Beyond the fact that winning the upcoming two-legged series against the Reggae Boyz would mean qualifying for the 2024 Copa América, and Concacaf Nations League final four, it is a crucial chance for Canada to rebuild the belief that they are still capable of winning when it matters.

Kingston, Jamaica maybe doesn’t hold the same phobia-inducing reaction as say San Pedro Sula or the Estadio Azteca among Canadian fans. But perhaps it should, because trips to Jamaica have not been kind to Canada over the years. Prior to a 0-0 draw in their most recent away match against the Reggae Boyz during World Cup qualifying, Canada had lost four straight in Jamaica. Their lone win in the country came on April 5, 1988, 4-0 courtesy of a hat trick from John Catliff.

Halifax Wanderers defender Doneil Henry captaining Canada during their last trip to Jamaica, a 0-0 draw in World Cup qualifying (Photo: Canada Soccer)

“We know that this is going to be a difficult place to play in, we haven’t won there in 35 years,” said Canada’s interim head coach Mauro Biello in a media call on Thursday. “So for us, it’s understanding that contextually, that we are going to be facing a difficult opponent, but at the same time we know what we’re capable of doing, we have shown it in the past and I think that’s what we’re going to focus in on when we have to dig deep in those moments in qualifying.”

In Concacaf away fixtures, digging deep often means adapting to difficult circumstances, be that opposing fans or conditions given the region’s size and different climates (see Iceteca, Edmonton). Canada have already seen the first leg delayed due to poor weather conditions on Friday night, when it was originally supposed to be played, and the conditions are sure to be less than ideal when they do finally step out onto the pitch on Saturday morning.

Perhaps luckily, one of their final lead-up training sessions took place in torrential rain in Fort Lauderdale, Florida. One can only hope from a Canadian perspective this leads to more Max Crépeau celebratory slip and slides on Saturday.

“I have to prepare the team, not only tactically but I have to prepare their mindset to be ready for that, and I think that will be crucial,” said Biello. “Players have to understand that they may have to go out of the norm in these types of games just because that is what the game has given us in those moments whether it is the conditions or the moment in the game.”

Canada hasn’t always adapted well to these circumstances in the recent past. One perhaps similar example was an at-times comical Nations League match they played in Honduras on June 13, 2022 on a waterlogged Olimpico Metropolitano pitch. Canada tried to play possession-based football, but the conditions basically demanded a more direct approach and they ended up losing 2-1.
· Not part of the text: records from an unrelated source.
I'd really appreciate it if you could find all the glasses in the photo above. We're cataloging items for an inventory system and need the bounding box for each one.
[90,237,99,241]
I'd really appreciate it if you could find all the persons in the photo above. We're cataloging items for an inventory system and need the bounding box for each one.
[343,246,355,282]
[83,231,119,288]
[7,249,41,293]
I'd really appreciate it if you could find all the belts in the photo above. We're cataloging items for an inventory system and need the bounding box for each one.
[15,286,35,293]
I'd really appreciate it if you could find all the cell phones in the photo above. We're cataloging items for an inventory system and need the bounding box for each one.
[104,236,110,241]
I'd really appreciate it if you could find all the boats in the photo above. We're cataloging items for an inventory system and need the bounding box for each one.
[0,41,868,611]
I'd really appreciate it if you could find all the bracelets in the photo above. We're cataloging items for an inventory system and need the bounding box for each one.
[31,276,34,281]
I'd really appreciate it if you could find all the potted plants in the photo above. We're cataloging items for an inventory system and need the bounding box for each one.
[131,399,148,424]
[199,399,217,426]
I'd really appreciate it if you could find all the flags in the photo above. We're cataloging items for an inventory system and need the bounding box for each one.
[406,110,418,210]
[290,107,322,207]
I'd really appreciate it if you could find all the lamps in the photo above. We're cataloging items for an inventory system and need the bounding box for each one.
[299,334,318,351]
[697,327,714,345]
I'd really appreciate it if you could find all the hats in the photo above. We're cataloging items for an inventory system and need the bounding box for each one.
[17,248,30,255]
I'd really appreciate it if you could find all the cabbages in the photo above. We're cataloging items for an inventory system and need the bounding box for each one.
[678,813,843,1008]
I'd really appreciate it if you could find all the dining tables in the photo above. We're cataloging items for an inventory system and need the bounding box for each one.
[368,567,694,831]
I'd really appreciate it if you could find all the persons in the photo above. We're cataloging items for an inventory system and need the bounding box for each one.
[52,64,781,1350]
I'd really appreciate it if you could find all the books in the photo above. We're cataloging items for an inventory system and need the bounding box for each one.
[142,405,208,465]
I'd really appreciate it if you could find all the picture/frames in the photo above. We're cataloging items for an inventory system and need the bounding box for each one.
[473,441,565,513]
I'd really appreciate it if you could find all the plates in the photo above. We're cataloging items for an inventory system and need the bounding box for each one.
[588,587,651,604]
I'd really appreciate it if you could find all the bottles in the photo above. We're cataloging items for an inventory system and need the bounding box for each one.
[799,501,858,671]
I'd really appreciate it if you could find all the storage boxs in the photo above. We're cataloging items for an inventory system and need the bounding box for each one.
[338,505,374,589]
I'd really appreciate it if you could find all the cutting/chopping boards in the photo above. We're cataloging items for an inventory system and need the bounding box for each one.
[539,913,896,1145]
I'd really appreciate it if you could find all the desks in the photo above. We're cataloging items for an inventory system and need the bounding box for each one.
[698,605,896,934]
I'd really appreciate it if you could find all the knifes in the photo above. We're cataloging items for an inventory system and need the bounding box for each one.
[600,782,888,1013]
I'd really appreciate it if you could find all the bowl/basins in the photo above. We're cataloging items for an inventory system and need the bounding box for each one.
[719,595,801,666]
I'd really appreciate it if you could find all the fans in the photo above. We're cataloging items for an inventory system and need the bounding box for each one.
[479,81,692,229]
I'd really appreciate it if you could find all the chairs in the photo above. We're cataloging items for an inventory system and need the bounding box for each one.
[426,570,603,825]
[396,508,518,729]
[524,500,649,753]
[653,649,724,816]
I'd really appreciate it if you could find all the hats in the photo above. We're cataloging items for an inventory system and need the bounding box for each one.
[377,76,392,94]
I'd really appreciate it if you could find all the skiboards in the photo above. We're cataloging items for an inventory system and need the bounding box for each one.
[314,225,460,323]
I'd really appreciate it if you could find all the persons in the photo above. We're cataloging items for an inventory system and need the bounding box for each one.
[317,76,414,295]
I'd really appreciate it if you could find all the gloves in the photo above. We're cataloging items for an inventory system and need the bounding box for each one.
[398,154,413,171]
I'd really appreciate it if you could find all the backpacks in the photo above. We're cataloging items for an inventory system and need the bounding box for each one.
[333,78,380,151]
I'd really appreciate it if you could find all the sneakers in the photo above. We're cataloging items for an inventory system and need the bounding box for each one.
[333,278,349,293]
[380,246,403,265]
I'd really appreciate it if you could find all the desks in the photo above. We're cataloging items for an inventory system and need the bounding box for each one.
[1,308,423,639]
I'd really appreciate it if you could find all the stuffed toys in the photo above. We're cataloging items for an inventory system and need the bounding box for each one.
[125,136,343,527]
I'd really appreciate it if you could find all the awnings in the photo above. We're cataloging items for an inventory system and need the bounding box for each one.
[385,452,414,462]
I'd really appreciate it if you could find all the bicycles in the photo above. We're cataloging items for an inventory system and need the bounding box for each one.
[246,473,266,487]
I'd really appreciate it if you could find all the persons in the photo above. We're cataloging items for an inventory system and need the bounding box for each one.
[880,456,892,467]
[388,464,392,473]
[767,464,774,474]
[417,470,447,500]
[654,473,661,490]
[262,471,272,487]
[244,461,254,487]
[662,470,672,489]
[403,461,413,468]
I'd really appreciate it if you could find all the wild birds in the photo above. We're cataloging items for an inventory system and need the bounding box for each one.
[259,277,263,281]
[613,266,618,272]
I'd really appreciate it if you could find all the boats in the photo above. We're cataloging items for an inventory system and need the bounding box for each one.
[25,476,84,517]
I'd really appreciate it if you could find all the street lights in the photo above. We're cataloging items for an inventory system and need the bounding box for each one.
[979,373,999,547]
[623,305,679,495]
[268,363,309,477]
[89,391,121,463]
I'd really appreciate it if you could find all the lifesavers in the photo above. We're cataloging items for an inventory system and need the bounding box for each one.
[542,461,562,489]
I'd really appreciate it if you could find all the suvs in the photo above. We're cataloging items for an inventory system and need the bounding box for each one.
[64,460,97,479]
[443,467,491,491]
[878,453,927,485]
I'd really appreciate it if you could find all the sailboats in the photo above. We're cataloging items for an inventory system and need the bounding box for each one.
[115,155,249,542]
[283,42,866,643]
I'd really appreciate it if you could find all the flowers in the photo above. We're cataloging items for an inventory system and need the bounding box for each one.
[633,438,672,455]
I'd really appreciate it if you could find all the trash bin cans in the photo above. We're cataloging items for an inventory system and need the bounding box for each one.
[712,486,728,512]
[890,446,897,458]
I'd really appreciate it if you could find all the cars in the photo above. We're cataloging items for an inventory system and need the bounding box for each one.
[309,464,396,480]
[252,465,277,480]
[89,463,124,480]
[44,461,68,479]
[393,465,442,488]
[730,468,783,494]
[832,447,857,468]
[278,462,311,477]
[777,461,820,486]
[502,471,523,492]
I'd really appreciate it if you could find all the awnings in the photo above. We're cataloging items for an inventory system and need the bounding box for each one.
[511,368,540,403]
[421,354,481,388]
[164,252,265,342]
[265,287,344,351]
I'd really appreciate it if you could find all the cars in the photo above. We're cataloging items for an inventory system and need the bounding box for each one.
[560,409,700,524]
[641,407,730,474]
Making matters even more tricky for Canada on Saturday morning is the fact that they face a Jamaica significantly improved from the one they matched up against during their last trip to Kingston. In particular, Jamaica have recruited and Michail Antonio (West Ham), Leon Bailey (Aston Villa), Demarai Gray (former Everton, Leicester City) and Bobby De Cordova-Reid (Fulham).

The chemistry between this group only grew during the past two international windows, wherein they played four matches during the Nations League group stage. Gray, in particular, seems to be rounding into form internationally with three goals during those four matches. Canada only played one match during that time, a humbling 4-1 loss to Japan in October.

With this in mind, Biello named a Canada squad that is largely made up of players, whether in top form or not, who played during that World Cup qualifying cycle. The idea is that over the two legs that experience, especially in understanding the unique rigours of Concacaf road matches, will be a difference maker.

Cyle Larin scores against Jamaica during Canada 4-0 victory in World Cup Qualifying in March of 2022. (Photo: Canada Soccer)

If Canada do take care of business down in Kingston, they will have a significant advantage heading home. Canada are undefeated against Jamaica on home soil, famously including a 4-0 victory on March 27, 2022 that secured their spot at the World Cup.

Saturday’s match is about getting that continental confidence back for the Canadian men’s national team. Just a year or so ago it felt like Canada were untouchable against any team within the region, including the traditional giants of Concacaf. It’s time to provide a reminder as to why the King of Concacaf title wasn’t quite as hyperbolic as it now seems.